**WHAT TO PRODUCE:**
Retype every line of the listing below without changing anything, and leave the pictures out.
▼▼▼
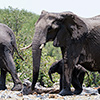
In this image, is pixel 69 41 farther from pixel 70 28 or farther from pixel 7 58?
pixel 7 58

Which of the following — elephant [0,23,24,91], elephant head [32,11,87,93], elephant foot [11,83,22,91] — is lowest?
elephant foot [11,83,22,91]

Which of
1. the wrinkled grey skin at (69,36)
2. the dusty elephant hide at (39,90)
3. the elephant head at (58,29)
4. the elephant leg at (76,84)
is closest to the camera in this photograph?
the elephant head at (58,29)

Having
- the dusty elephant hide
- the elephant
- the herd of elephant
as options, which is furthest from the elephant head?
the elephant

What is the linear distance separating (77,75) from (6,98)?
2.60 meters

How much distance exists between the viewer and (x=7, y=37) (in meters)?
8.73

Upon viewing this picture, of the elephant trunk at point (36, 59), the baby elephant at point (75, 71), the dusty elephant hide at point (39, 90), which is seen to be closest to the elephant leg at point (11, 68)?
the dusty elephant hide at point (39, 90)

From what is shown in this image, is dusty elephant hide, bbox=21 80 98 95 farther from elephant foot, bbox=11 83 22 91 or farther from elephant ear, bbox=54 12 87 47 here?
elephant ear, bbox=54 12 87 47

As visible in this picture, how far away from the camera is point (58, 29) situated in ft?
22.1

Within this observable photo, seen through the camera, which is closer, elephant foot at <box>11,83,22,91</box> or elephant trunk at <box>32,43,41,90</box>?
elephant trunk at <box>32,43,41,90</box>

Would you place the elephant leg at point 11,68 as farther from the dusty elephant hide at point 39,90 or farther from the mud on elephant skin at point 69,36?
the mud on elephant skin at point 69,36

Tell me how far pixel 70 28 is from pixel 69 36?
0.65ft

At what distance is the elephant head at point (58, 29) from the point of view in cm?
632

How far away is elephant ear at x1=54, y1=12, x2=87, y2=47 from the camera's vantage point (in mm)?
6766

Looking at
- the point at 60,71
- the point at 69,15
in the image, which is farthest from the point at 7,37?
the point at 69,15
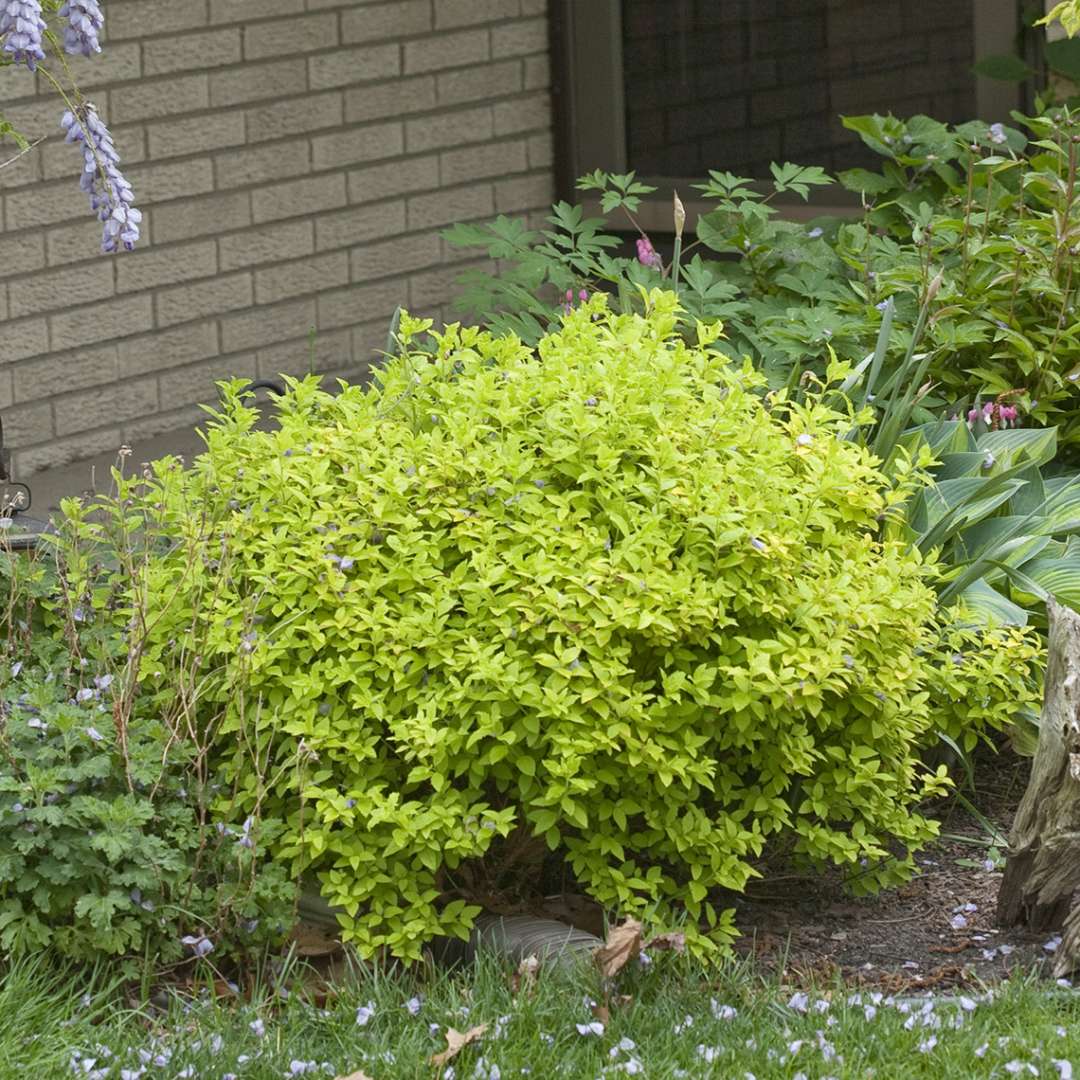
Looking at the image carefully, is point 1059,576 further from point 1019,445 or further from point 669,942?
point 669,942

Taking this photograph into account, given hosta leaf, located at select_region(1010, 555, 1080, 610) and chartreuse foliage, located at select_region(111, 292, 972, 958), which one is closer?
chartreuse foliage, located at select_region(111, 292, 972, 958)

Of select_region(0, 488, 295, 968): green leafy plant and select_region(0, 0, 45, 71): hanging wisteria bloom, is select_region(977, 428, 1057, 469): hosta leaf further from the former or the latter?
select_region(0, 0, 45, 71): hanging wisteria bloom

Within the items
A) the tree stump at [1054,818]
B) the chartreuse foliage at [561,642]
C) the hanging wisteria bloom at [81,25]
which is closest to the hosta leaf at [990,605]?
the chartreuse foliage at [561,642]

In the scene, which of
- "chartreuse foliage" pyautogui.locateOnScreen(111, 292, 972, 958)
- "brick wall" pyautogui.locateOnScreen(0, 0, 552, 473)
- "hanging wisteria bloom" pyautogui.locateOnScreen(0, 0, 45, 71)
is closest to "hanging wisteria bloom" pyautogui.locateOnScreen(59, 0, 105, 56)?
"hanging wisteria bloom" pyautogui.locateOnScreen(0, 0, 45, 71)

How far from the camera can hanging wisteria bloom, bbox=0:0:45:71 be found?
10.9 feet

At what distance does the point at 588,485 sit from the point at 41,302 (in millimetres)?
3618

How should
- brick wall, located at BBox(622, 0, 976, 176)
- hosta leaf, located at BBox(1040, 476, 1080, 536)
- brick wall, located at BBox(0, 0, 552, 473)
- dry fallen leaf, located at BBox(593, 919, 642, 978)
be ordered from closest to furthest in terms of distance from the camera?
dry fallen leaf, located at BBox(593, 919, 642, 978)
hosta leaf, located at BBox(1040, 476, 1080, 536)
brick wall, located at BBox(0, 0, 552, 473)
brick wall, located at BBox(622, 0, 976, 176)

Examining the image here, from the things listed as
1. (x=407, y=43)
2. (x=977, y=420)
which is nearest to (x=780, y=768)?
(x=977, y=420)

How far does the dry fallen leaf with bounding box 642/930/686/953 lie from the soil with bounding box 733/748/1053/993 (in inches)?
8.5

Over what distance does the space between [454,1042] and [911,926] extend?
1134 millimetres

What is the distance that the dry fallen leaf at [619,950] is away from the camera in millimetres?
3023

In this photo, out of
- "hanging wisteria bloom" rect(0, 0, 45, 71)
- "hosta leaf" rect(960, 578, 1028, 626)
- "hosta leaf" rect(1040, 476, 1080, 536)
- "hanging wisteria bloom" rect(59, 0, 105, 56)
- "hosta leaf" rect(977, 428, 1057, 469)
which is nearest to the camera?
"hanging wisteria bloom" rect(0, 0, 45, 71)

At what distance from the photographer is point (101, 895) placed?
124 inches

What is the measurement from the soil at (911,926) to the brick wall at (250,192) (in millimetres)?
3811
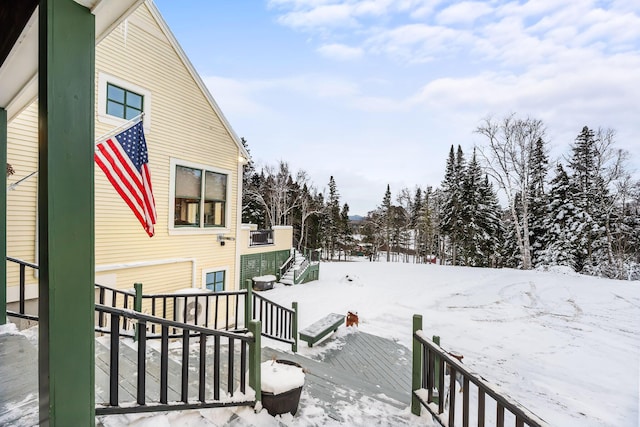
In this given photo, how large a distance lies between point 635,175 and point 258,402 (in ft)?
85.4

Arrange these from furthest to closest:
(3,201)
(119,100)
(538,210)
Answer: (538,210)
(119,100)
(3,201)

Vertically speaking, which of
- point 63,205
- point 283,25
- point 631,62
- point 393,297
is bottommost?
point 393,297

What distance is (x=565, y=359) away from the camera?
22.3 ft

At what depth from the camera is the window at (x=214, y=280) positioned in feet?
26.8

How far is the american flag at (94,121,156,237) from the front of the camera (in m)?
3.48

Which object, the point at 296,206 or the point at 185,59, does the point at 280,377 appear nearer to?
the point at 185,59

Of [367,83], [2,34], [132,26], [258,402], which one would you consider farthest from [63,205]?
[367,83]

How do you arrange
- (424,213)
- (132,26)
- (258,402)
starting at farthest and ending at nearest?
(424,213), (132,26), (258,402)

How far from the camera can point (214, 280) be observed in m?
8.40

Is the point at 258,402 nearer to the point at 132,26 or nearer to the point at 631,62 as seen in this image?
the point at 132,26

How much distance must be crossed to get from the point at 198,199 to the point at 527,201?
1955 centimetres

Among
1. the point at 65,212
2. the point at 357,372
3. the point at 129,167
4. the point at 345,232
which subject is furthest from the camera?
the point at 345,232

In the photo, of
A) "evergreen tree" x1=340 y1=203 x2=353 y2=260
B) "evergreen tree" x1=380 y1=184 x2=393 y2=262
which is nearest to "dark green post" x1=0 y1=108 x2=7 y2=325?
"evergreen tree" x1=380 y1=184 x2=393 y2=262

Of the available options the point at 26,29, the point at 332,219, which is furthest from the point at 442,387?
the point at 332,219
▲▲▲
**EXPECTED ANSWER:**
In this image, is pixel 69 41 farther from pixel 70 28 or farther from pixel 7 58?
pixel 7 58

Which of the following — elephant [0,23,24,91], elephant head [32,11,87,93], elephant foot [11,83,22,91] — is lowest?
elephant foot [11,83,22,91]

Which of
1. the wrinkled grey skin at (69,36)
2. the dusty elephant hide at (39,90)
3. the elephant head at (58,29)
4. the elephant leg at (76,84)
is closest to the camera in this photograph?
the elephant head at (58,29)

Having
- the dusty elephant hide
- the elephant
- the herd of elephant
as options, which is furthest from the elephant head?
the elephant

What is the linear distance separating (77,75) from (6,98)?
2.60 meters

How much distance exists between the viewer and (x=7, y=37) (in meters)?
8.73

Upon viewing this picture, of the elephant trunk at point (36, 59), the baby elephant at point (75, 71), the dusty elephant hide at point (39, 90), which is seen to be closest to the elephant leg at point (11, 68)?
the dusty elephant hide at point (39, 90)

From what is shown in this image, is dusty elephant hide, bbox=21 80 98 95 farther from elephant foot, bbox=11 83 22 91 or farther from elephant ear, bbox=54 12 87 47 here?
elephant ear, bbox=54 12 87 47

As visible in this picture, how far away from the camera is point (58, 29) situated in ft?
22.1

Within this observable photo, seen through the camera, which is closer, elephant foot at <box>11,83,22,91</box> or elephant trunk at <box>32,43,41,90</box>?
elephant trunk at <box>32,43,41,90</box>

Would you place the elephant leg at point 11,68 as farther from the dusty elephant hide at point 39,90 or farther from the mud on elephant skin at point 69,36?
the mud on elephant skin at point 69,36

Tell me how far pixel 70 28 is from pixel 69 36?
0.65ft

At what distance is the elephant head at point (58, 29) from the point of view in cm?
632

How far away is elephant ear at x1=54, y1=12, x2=87, y2=47 from the camera's vantage point (in mm)?
6766

Looking at
- the point at 60,71
- the point at 69,15
in the image, which is farthest from the point at 7,37?
the point at 69,15
Looking at the image carefully, is point 1059,576 further from point 1019,445 or further from point 669,942?
point 669,942

Taking this photograph into account, given hosta leaf, located at select_region(1010, 555, 1080, 610) and chartreuse foliage, located at select_region(111, 292, 972, 958), which one is closer?
chartreuse foliage, located at select_region(111, 292, 972, 958)

Of select_region(0, 488, 295, 968): green leafy plant and select_region(0, 0, 45, 71): hanging wisteria bloom, is select_region(977, 428, 1057, 469): hosta leaf further from the former or the latter?
select_region(0, 0, 45, 71): hanging wisteria bloom

Within the items
A) the tree stump at [1054,818]
B) the chartreuse foliage at [561,642]
C) the hanging wisteria bloom at [81,25]
which is closest to the hosta leaf at [990,605]?
the chartreuse foliage at [561,642]

In the scene, which of
- "chartreuse foliage" pyautogui.locateOnScreen(111, 292, 972, 958)
- "brick wall" pyautogui.locateOnScreen(0, 0, 552, 473)
- "hanging wisteria bloom" pyautogui.locateOnScreen(0, 0, 45, 71)
is closest to "hanging wisteria bloom" pyautogui.locateOnScreen(59, 0, 105, 56)?
"hanging wisteria bloom" pyautogui.locateOnScreen(0, 0, 45, 71)

How far from the camera can hanging wisteria bloom, bbox=0:0:45:71 be found?
10.9 feet

At what distance does the point at 588,485 sit from the point at 41,302 (in millimetres)?
3618

How should
- brick wall, located at BBox(622, 0, 976, 176)
- hosta leaf, located at BBox(1040, 476, 1080, 536)
- brick wall, located at BBox(0, 0, 552, 473)
- dry fallen leaf, located at BBox(593, 919, 642, 978)
be ordered from closest to furthest in terms of distance from the camera?
dry fallen leaf, located at BBox(593, 919, 642, 978)
hosta leaf, located at BBox(1040, 476, 1080, 536)
brick wall, located at BBox(0, 0, 552, 473)
brick wall, located at BBox(622, 0, 976, 176)

Examining the image here, from the things listed as
1. (x=407, y=43)
2. (x=977, y=420)
which is nearest to (x=780, y=768)?
(x=977, y=420)

How far does the dry fallen leaf with bounding box 642/930/686/953 lie from the soil with bounding box 733/748/1053/993 (in inches)?
8.5

Over what distance does the space between [454,1042] and [911,926] extend?
1134 millimetres

What is the distance that the dry fallen leaf at [619,950] is away from the camera in millimetres?
3023

In this photo, out of
- "hanging wisteria bloom" rect(0, 0, 45, 71)
- "hosta leaf" rect(960, 578, 1028, 626)
- "hosta leaf" rect(1040, 476, 1080, 536)
- "hanging wisteria bloom" rect(59, 0, 105, 56)
- "hosta leaf" rect(977, 428, 1057, 469)
which is nearest to the camera?
"hanging wisteria bloom" rect(0, 0, 45, 71)

At what distance from the photographer is point (101, 895) placed?
124 inches

What is the measurement from the soil at (911,926) to the brick wall at (250,192) (in millimetres)?
3811
In this given photo, how large a distance lies between point 635,175 and point 258,402 (in ft)?
85.4

Arrange these from furthest to closest:
(3,201)
(119,100)
(538,210)
Answer: (538,210)
(119,100)
(3,201)

Vertically speaking, which of
- point 63,205
- point 283,25
- point 631,62
- point 393,297
is bottommost?
point 393,297

What distance is (x=565, y=359) away from the camera?
22.3 ft

At what depth from the camera is the window at (x=214, y=280) positioned in feet?
26.8

How far is the american flag at (94,121,156,237) from the front of the camera (in m)?
3.48

Which object, the point at 296,206 or the point at 185,59, does the point at 280,377 appear nearer to?
the point at 185,59

Of [367,83], [2,34], [132,26], [258,402], which one would you consider farthest from [63,205]?
[367,83]

How do you arrange
- (424,213)
- (132,26)
- (258,402)
starting at farthest and ending at nearest?
(424,213), (132,26), (258,402)

How far from the camera can point (214, 280) be observed in m?
8.40

Is the point at 258,402 nearer to the point at 132,26 or nearer to the point at 631,62 as seen in this image?
the point at 132,26

How much distance must be crossed to get from the point at 198,199 to the point at 527,201?
1955 centimetres

Among
1. the point at 65,212
2. the point at 357,372
3. the point at 129,167
4. the point at 345,232
which subject is furthest from the camera?
the point at 345,232

In the photo, of
A) "evergreen tree" x1=340 y1=203 x2=353 y2=260
B) "evergreen tree" x1=380 y1=184 x2=393 y2=262
which is nearest to "dark green post" x1=0 y1=108 x2=7 y2=325?
"evergreen tree" x1=380 y1=184 x2=393 y2=262

Of the available options the point at 26,29, the point at 332,219, which is furthest from the point at 442,387?
the point at 332,219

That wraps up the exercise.